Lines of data
┌────────

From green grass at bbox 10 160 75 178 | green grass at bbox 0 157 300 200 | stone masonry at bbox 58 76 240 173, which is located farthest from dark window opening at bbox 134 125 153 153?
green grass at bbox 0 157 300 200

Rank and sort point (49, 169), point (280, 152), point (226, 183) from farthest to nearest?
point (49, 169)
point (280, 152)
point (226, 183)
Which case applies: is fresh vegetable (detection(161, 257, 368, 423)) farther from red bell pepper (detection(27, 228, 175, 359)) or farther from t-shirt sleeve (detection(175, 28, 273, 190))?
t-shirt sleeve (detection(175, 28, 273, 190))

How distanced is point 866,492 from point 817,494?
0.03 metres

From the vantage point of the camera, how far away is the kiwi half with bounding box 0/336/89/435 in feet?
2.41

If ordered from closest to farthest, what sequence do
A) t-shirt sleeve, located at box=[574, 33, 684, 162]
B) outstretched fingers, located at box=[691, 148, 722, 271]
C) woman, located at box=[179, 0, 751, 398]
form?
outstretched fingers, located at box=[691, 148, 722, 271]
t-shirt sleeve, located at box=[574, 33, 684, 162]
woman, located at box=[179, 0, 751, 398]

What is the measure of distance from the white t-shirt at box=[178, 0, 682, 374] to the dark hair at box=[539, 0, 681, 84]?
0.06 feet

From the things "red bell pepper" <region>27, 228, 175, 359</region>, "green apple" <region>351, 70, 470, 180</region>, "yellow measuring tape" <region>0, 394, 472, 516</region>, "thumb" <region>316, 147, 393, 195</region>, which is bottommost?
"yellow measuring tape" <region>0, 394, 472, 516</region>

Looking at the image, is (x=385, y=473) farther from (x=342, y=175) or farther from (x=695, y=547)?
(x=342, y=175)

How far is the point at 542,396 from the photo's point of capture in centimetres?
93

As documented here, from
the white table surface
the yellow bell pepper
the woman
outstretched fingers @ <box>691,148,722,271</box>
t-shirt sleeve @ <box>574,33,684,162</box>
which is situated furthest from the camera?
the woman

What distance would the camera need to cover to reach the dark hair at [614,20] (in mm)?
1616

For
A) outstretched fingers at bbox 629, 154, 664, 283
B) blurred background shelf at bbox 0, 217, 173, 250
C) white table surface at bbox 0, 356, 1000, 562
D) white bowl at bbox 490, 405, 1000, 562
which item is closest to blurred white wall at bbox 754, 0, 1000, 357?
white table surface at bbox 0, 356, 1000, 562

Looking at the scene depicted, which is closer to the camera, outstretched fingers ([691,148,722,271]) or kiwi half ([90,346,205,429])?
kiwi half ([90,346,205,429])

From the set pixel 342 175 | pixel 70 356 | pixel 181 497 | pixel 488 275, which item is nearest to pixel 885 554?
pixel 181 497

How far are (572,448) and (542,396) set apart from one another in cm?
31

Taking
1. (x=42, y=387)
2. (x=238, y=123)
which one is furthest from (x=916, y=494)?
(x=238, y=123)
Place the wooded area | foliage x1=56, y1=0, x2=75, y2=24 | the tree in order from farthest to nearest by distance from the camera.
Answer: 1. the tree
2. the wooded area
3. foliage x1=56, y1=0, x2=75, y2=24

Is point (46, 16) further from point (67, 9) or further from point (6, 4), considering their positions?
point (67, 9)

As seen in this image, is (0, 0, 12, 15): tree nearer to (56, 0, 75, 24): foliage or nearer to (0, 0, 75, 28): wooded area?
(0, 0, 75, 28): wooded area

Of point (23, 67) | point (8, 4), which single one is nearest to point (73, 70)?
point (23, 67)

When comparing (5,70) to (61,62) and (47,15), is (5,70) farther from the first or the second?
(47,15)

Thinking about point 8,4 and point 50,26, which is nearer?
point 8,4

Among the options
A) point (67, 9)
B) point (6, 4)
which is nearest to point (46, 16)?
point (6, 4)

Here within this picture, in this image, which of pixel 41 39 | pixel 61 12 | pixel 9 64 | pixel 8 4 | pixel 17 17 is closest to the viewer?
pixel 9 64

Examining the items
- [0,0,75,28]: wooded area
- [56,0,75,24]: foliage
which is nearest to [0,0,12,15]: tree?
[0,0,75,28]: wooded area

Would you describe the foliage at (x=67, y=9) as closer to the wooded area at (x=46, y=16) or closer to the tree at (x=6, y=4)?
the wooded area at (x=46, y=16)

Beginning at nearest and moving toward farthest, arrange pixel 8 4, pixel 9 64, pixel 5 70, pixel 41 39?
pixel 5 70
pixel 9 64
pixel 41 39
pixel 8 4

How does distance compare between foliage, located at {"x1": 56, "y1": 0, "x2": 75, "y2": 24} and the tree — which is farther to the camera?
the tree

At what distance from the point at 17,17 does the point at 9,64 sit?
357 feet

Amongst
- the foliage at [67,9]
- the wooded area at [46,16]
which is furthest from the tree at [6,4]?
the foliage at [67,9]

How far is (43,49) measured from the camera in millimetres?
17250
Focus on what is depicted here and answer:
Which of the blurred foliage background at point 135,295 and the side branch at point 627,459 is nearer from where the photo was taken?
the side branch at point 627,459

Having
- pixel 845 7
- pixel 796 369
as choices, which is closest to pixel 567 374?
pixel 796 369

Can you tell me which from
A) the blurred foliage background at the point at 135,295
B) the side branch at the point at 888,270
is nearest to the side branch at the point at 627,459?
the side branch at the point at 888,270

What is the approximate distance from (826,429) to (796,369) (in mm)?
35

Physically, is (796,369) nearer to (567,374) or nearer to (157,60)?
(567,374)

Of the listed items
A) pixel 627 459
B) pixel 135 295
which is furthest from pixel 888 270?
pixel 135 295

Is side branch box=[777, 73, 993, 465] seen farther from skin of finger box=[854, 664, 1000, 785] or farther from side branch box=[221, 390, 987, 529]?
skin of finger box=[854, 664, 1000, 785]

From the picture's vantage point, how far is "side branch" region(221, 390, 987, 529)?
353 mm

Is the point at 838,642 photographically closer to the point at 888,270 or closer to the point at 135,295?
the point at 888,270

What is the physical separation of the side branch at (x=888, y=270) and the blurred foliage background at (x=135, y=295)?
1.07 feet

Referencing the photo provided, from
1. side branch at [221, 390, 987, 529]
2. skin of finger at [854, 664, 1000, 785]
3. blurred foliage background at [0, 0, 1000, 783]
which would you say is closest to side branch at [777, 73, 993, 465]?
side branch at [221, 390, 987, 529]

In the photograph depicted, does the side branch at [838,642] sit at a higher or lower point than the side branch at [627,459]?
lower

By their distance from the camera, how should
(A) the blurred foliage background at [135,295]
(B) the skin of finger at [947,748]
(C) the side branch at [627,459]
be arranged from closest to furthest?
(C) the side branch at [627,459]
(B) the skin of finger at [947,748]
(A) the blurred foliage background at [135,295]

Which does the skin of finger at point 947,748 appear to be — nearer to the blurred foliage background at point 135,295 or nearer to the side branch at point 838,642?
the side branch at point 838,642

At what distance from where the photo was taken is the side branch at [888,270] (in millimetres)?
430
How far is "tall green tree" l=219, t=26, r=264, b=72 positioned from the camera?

└────────

**The problem**
Count the lines in the data above that contain the string "region", and give only the number.

**Problem solution**
3